The accuracy of predictions made by big-data mining tools like MSE depends on the establishment of a global healthy baseline database, Xu says. Samples are needed from across different geographic locations to ensure microbiome diversity.
Previous international efforts, including the Human Microbiome Project of the National Institutes of Health, mostly focused on patients with clear clinical symptoms that correspond to “obviously abnormal” microbiomes, says Xu. “However, to ensure that the general public can benefit from microbiome research breakthroughs, the ‘less obviously abnormal’ microbiomes will need to be distinguished.”
The QIBEBT-UCSD team is in fact developing such tools and databases, Xu says. “One of the hurdles has been the lack of national or global coordination in sampling healthy populations. The other hurdle is the cost associated with microbiome sampling and sequencing—e.g., 16S [rRNA gene] sequencing is of relatively low taxonomical resolution, while WGS [whole genome sequencing] are unable to tackle low-biomass microbiome samples.
“The third hurdle is the limitations associated with sequencing technologies,” continues Xu. DNA sequencing, for example, can identify and quantify microbes but does not provide the functional state of them, which more closely correlates with host disease state. “Finally, we need dedicated funding for ‘microbiome data centers’ that are responsible for the collection, curation, and interpretation of the enormous volume of historical and emerging microbiome data.
“These data are like photos of all the microbial species [that have] ever lived… whose appearance and disappearance can reveal the destiny of mankind and the biosphere,” Xu says. “Just like saving wild animals and plants, the efforts of saving these invisible friends of mankind should start with urgent, globally coordinated efforts.”
Multiple Search Engines
MSE can support numerous efforts in the emerging field of microbiome-based diagnostics—including “techniques that exploit non-human, microorganism-derived molecules in the diagnosis of cancers” and microbiome-based prevention strategy for early childhood caries, the most prevalent disease in children worldwide, he says. The prerequisite are healthy baseline samples as well as diseased samples.

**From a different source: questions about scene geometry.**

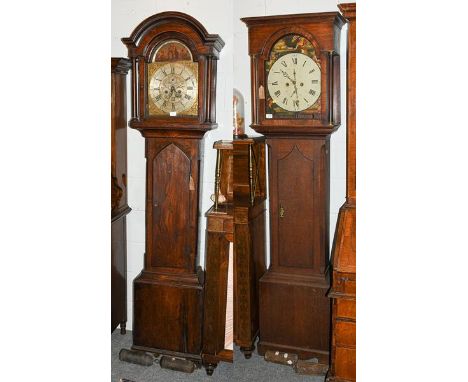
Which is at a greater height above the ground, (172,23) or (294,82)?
(172,23)

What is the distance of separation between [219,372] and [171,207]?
374 millimetres

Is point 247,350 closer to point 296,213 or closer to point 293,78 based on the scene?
point 296,213

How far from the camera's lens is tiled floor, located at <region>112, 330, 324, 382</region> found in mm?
1097

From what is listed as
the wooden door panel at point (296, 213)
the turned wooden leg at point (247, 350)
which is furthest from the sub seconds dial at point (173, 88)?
the turned wooden leg at point (247, 350)

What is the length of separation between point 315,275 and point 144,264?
387mm

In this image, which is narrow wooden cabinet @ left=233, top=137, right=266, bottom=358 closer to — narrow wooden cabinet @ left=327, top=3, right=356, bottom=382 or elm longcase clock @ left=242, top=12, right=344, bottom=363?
elm longcase clock @ left=242, top=12, right=344, bottom=363

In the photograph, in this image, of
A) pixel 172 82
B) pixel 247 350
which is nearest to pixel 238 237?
pixel 247 350

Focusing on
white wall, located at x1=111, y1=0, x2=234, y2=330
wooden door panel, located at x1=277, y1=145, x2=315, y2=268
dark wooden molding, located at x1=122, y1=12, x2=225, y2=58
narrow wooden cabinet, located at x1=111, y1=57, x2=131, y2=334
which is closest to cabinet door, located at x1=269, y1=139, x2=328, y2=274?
wooden door panel, located at x1=277, y1=145, x2=315, y2=268

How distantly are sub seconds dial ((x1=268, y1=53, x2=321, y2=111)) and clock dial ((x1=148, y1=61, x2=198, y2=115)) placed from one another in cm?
17

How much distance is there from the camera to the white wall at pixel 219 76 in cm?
108

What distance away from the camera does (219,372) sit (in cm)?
114
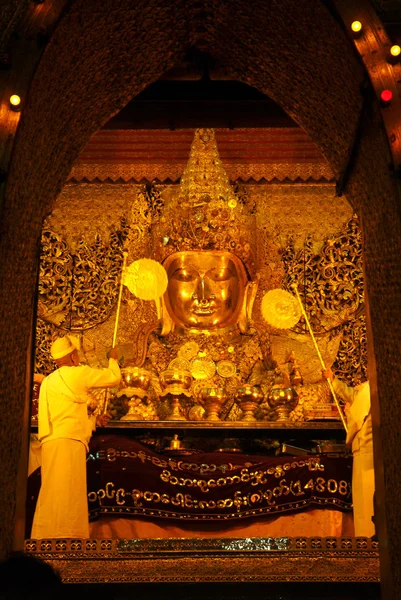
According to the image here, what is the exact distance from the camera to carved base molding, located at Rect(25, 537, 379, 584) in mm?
4578

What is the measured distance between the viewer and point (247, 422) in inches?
290

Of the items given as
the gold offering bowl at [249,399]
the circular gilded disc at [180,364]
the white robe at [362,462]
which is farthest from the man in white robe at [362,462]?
the circular gilded disc at [180,364]

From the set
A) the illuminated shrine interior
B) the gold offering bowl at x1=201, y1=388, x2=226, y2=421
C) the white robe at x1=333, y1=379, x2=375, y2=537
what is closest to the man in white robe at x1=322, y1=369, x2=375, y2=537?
the white robe at x1=333, y1=379, x2=375, y2=537

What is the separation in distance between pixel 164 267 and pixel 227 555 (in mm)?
3736

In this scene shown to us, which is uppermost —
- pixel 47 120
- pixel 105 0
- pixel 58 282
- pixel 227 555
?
pixel 58 282

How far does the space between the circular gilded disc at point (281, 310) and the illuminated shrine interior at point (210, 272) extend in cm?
1

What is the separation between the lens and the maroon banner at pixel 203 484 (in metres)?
5.96

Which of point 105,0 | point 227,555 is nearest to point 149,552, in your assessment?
point 227,555

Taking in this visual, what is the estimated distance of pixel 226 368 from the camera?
8.01m

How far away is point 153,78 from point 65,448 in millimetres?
2678

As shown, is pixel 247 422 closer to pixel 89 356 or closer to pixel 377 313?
pixel 89 356

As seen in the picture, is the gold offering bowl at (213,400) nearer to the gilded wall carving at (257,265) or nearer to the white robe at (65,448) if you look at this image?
the gilded wall carving at (257,265)

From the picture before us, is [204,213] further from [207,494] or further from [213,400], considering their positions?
[207,494]

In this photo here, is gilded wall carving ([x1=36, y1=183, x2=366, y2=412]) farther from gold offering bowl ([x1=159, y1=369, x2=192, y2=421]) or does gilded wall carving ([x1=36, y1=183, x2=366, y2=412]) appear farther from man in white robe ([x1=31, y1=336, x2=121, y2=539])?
man in white robe ([x1=31, y1=336, x2=121, y2=539])
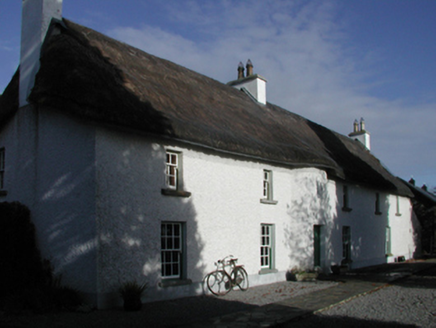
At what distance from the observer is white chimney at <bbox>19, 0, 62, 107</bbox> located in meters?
12.6

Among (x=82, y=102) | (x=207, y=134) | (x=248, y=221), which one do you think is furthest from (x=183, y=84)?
(x=82, y=102)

“Specifically, we will develop ecosystem-specific [e.g., human body, building, ocean, soil, air] and disease-specific [e.g., caries, periodontal diseases, diabetes, cancer] MSE to support search-based diagnosis at higher precision and sensitivity,” Xu says. Such searches could become, “as standard and enabling for new microbiome studies as performing a BLAST [Basic Local Alignment Search Tool] against your new DNA sequence is today.”